In Europe she met sculptor Eva Aeppli, the wife of Samuel Mercer, an attorney who divides his time between his native Omaha and France. Aeppli’s astrological sculptures adorn the Garden of the Zodiac in the Old Market Passageway. The Mercer family has owned property there for generations. The couple befriended Vera, who later married Samuel’s son, Mark. As an artist and gourmand she fit right in with these cosmopolitans and their affinity for artistic and epicurean delights. Her discerning eye and palette helped shape the Old Market into a cultural oasis.

 

©Vera Mercer

 

 

 

Mark manages the family’s many properties. He and Samuel, a 2010 Omaha Business Hall of Fame inductee, have been the primary agents for preserving this former wholesale produce center and repurposing its warehouses as shops, galleries, restaurants, apartments, condos.

The ambience-rich Market, a National Register of Historic Places district, has become Omaha’s most distinctive urban environs and leading tourist destination.

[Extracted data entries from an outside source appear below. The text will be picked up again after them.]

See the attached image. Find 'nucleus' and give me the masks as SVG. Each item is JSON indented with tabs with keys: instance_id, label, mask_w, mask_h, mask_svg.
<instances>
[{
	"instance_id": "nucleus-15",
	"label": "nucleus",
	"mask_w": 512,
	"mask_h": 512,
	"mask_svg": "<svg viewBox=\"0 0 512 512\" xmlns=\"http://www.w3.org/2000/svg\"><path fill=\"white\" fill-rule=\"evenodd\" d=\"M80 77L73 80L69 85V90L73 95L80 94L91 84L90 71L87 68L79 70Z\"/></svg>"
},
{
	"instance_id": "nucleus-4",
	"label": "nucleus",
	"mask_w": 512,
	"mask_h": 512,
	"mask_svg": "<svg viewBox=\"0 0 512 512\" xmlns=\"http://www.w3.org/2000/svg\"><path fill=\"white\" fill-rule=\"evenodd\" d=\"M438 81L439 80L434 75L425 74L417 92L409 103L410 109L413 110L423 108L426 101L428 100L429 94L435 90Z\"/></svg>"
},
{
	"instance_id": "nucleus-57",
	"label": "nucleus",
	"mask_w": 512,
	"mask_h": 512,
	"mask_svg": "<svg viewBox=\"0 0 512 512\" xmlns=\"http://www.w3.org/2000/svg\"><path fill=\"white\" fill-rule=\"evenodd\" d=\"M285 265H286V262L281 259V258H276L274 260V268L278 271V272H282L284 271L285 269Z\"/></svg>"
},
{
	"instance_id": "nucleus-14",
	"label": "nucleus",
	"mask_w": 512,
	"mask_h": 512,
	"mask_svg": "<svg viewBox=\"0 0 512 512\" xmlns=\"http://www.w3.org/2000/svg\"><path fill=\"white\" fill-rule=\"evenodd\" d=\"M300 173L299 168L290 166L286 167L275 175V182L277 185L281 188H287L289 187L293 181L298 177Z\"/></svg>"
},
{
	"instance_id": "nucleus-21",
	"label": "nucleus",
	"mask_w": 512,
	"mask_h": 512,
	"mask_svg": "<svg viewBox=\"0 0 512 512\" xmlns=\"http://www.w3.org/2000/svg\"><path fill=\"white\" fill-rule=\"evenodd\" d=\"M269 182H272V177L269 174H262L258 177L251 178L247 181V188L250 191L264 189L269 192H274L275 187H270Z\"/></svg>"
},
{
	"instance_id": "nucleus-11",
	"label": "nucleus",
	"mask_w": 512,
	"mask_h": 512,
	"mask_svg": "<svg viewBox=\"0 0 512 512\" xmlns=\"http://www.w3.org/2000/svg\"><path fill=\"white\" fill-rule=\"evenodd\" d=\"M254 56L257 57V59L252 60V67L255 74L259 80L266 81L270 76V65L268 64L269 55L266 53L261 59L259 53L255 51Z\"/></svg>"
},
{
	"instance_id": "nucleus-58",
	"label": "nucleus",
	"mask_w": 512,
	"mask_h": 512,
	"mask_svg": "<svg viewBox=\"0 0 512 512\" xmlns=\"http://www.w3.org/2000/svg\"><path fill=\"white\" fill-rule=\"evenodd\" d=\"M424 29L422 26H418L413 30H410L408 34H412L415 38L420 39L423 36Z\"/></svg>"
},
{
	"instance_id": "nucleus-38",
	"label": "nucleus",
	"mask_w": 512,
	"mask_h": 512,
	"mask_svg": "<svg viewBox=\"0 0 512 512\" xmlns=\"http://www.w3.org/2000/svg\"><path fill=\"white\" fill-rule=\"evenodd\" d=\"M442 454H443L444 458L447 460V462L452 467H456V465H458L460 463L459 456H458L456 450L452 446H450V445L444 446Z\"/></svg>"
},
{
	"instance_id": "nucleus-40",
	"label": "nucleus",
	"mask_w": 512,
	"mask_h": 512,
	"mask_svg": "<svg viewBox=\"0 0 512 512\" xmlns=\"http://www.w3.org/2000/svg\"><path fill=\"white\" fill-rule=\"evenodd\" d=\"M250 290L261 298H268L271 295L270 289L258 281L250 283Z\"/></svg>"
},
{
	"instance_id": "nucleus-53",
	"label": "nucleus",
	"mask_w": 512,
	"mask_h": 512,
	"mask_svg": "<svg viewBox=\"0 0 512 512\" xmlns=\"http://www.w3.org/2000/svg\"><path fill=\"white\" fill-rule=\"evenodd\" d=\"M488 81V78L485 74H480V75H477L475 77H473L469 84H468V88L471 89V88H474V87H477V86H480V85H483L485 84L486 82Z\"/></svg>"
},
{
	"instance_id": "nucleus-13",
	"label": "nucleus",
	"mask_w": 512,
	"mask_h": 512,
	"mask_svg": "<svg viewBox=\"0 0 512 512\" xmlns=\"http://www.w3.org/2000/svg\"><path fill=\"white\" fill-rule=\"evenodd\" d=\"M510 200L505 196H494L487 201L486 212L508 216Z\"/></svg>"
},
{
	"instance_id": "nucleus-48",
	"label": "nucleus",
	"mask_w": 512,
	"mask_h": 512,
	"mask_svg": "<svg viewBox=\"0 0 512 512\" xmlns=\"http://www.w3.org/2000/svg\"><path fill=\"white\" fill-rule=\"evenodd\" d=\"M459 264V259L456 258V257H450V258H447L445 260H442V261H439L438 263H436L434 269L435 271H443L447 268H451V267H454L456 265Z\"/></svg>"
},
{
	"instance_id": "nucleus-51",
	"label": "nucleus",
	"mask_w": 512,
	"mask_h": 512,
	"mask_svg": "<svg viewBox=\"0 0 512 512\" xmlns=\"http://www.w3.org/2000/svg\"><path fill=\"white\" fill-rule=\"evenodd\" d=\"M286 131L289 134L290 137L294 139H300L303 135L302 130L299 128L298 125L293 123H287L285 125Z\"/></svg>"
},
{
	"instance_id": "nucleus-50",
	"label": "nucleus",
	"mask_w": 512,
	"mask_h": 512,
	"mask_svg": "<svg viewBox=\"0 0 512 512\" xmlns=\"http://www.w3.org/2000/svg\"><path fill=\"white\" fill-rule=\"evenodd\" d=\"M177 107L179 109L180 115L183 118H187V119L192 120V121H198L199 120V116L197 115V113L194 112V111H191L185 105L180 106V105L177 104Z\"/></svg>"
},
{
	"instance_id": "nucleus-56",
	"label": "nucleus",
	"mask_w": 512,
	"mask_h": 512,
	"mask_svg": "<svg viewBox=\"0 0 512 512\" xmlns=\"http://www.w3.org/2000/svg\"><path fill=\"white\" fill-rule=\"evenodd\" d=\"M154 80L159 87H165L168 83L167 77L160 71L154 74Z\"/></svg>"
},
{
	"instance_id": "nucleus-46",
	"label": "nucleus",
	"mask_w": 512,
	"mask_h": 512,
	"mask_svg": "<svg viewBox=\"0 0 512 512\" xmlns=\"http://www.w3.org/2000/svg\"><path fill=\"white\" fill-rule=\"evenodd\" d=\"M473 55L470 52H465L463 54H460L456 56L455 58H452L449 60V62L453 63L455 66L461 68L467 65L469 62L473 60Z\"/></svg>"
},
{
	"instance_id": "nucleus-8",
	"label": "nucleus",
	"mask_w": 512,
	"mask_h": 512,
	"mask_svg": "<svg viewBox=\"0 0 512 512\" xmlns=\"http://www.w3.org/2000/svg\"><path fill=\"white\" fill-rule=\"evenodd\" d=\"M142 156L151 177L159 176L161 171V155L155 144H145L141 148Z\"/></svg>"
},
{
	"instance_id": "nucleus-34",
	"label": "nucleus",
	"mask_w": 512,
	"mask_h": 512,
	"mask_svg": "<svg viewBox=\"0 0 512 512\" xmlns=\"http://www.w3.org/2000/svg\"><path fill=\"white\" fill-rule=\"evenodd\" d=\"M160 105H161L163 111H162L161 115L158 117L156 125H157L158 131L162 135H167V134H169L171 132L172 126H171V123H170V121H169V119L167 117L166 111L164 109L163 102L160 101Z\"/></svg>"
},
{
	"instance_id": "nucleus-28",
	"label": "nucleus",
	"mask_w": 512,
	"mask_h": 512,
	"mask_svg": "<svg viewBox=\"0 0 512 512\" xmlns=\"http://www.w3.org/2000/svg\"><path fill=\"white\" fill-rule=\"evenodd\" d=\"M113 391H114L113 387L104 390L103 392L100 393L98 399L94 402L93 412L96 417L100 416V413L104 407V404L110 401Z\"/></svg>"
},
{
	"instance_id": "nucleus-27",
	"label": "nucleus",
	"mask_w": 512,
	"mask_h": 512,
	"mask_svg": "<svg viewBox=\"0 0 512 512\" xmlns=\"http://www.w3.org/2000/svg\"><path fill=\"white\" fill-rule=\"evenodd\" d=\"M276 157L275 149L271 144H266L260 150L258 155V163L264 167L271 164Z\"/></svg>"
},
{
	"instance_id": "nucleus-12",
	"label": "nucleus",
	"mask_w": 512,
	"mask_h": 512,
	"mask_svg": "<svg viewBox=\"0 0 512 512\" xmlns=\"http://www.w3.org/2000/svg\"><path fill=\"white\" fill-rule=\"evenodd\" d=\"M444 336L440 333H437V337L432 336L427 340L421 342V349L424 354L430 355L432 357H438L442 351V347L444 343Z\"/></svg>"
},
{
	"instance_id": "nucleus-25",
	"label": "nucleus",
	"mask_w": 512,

Overshadowed in this transformation from eyesore to hotbed is Vera Mercer. She’s applied her aesthetic sensibilities to some iconic spots, such as, V. Mertz, which bears her name. She and Mark own La Buvette, an authentic spin on the French cafes they know from their Parisian haunts. More recently they opened the Boiler Room, a fine dining establishment with Vera’s large format, color still lifes integrated into the decor.

Her black and white photo murals of Parisian cafes are among the distinctive interior design elements at the French Cafe, which Samuel Mercer developed with Cedric Hartman. Her photo project for the cafe first brought her to America.

While a familiar figure to Market denizens for her culinary endeavors, her photography is decidedly less known, though in plain view. She’s exhibited her work in galleries around the world but seldom locally. This despite the fact she oversees the Moving Gallery. Mercer said, “I could easily show there but I think that’s not for me to do that.”

There are practical reasons why so much of her work is showing now after years of scant exhibition activity. First of all, she doesn’t believe in over-exposing herself. “I think one should not be overseen,” she said.

Then she’s been busy. “I had lots to do,” she said, referring to her many Mercer Old Market duties, including launching restaurants. She keeps the books for the two the Mercers still own. Several “intense” photo installation projects she did in Asia with designer John Morford kept her occupied.

So, all along she’s been practicing her craft, just not exhibiting. But she’s built a tremendous body of work.

“I work every day a lot on photography,” she said.

Exhibiting isn’t everything. The culinary arts are creative, too. “Making a restaurant is something so beautiful. It’s something for the people. It’s just like a painting,” she said, before adding,“It’s just like theater, too.”

She’s a bit taken aback by all the attention directed her way these days, but she’s “not surprised.” Always open to change, she’s now experimenting with some new portraiture techniques, ready to reinvent herself again.